Harriet Tubman $20 Bill Is Delayed Until Trump Leaves Office, Mnuchin Says
Harriet Tubman — former slave, abolitionist, “conductor” on the Underground Railroad — will not become the face of the $20 bill until after President Trump leaves office, Treasury Secretary Steven Mnuchin said Wednesday.
Plans to unveil the Tubman bill in 2020, an Obama administration initiative, would be postponed until at least 2026, Mr. Mnuchin said, and the bill itself would not likely be in circulation until 2028.
Until then, bills with former President Andrew Jackson’s face will continue to pour out of A.T.M.s and fill Americans’ wallets.
Mr.

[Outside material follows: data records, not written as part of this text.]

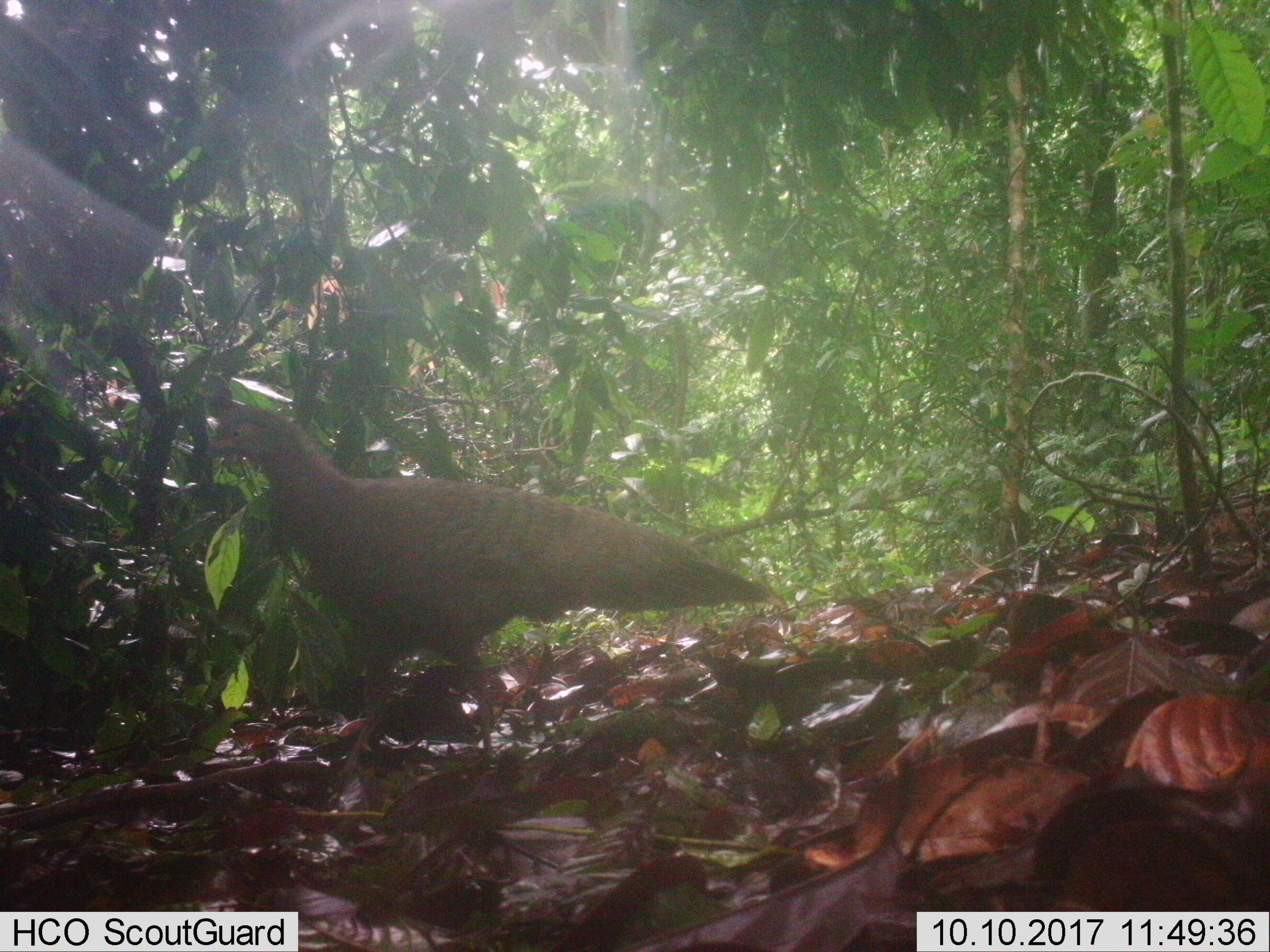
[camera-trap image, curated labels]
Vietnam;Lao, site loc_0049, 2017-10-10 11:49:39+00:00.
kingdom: Animalia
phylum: Chordata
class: Aves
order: Galliformes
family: Phasianidae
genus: Polyplectron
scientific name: Polyplectron bicalcaratum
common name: gray peacock-pheasant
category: grey peacock pheasant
Grey peacock pheasant (gray peacock-pheasant) (Polyplectron bicalcaratum). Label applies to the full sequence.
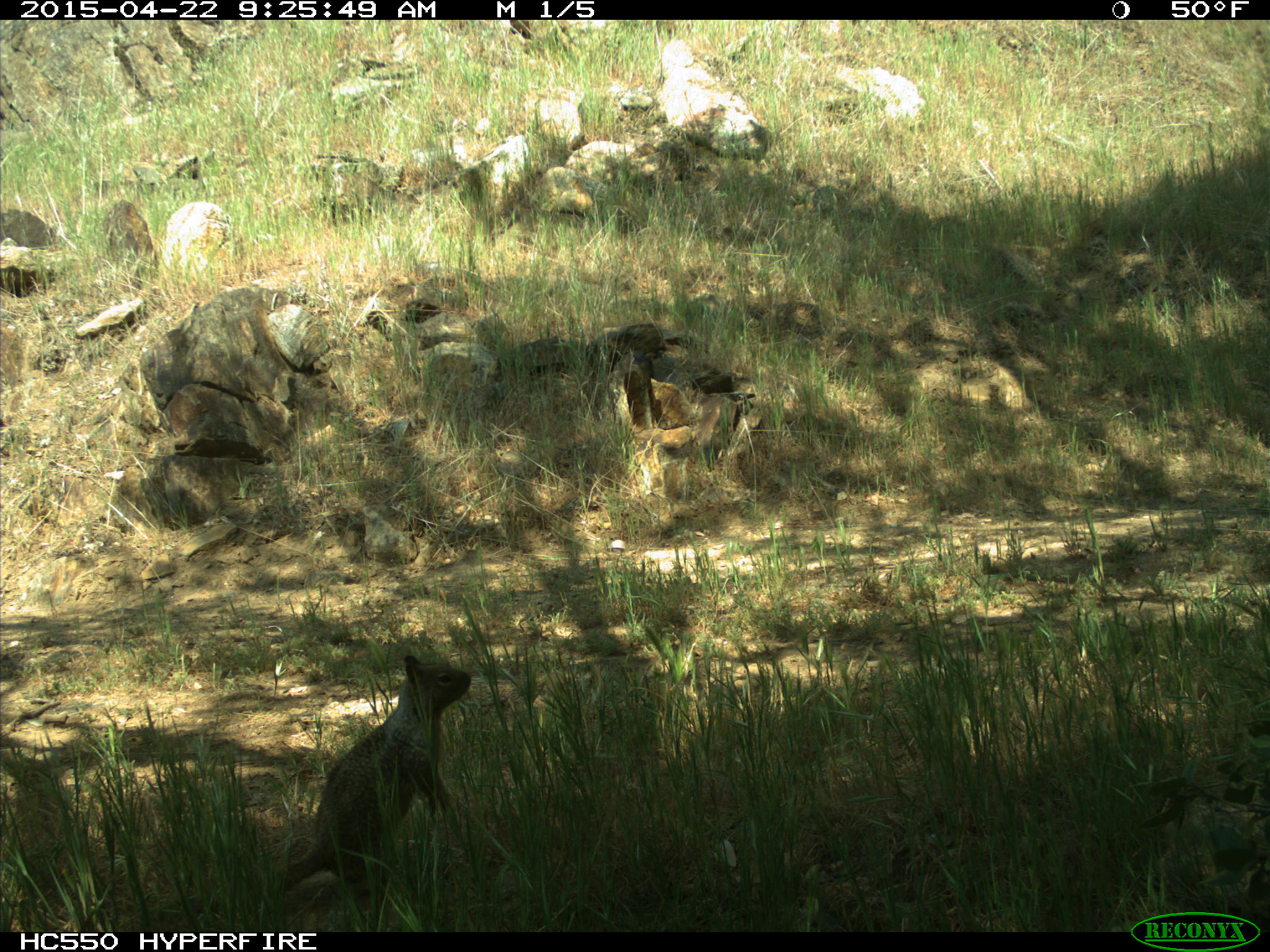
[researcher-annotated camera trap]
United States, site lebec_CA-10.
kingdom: Animalia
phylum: Chordata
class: Mammalia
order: Rodentia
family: Sciuridae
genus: Otospermophilus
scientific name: Otospermophilus beecheyi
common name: california ground squirrel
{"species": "Otospermophilus beecheyi (california ground squirrel)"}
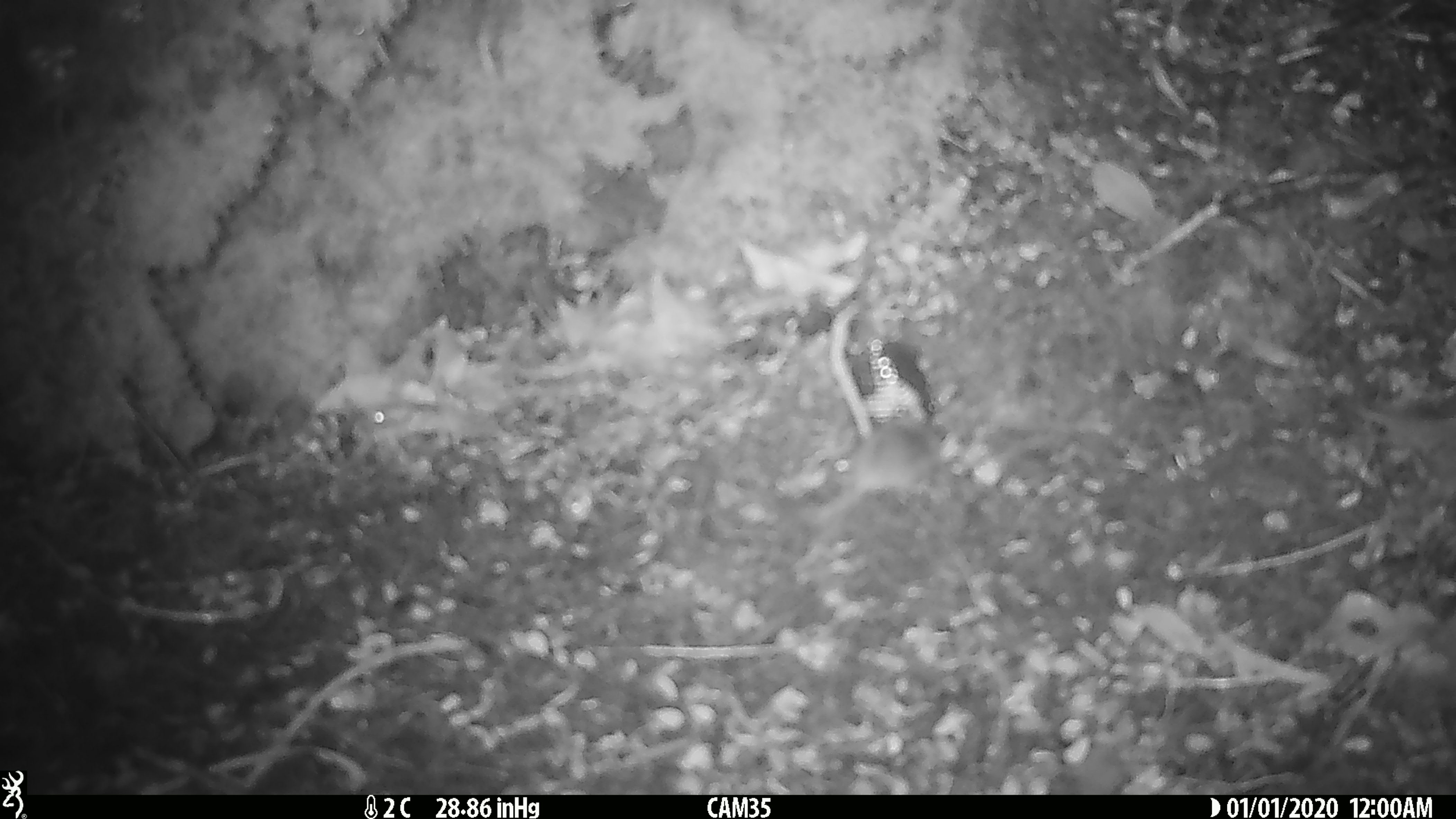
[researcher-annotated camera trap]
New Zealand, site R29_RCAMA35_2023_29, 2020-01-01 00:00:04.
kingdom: Animalia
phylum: Chordata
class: Mammalia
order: Rodentia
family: Muridae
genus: Mus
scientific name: Mus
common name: mouse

Mnuchin, concerned that the president might create an uproar by canceling the new bill altogether, was eager to delay its redesign until Mr. Trump was out of office, some senior Treasury Department officials have said. As a presidential candidate in 2016, Mr. Trump criticized the Obama administration’s plans for the bill.
That April, Mr. Trump called the change “pure political correctness” and suggested that Tubman, whom he praised, could be added to a far less common denomination, like the $2 bill. “Andrew Jackson had a great history, and I think it’s very rough when you take somebody off the bill,” Mr. Trump said at the time.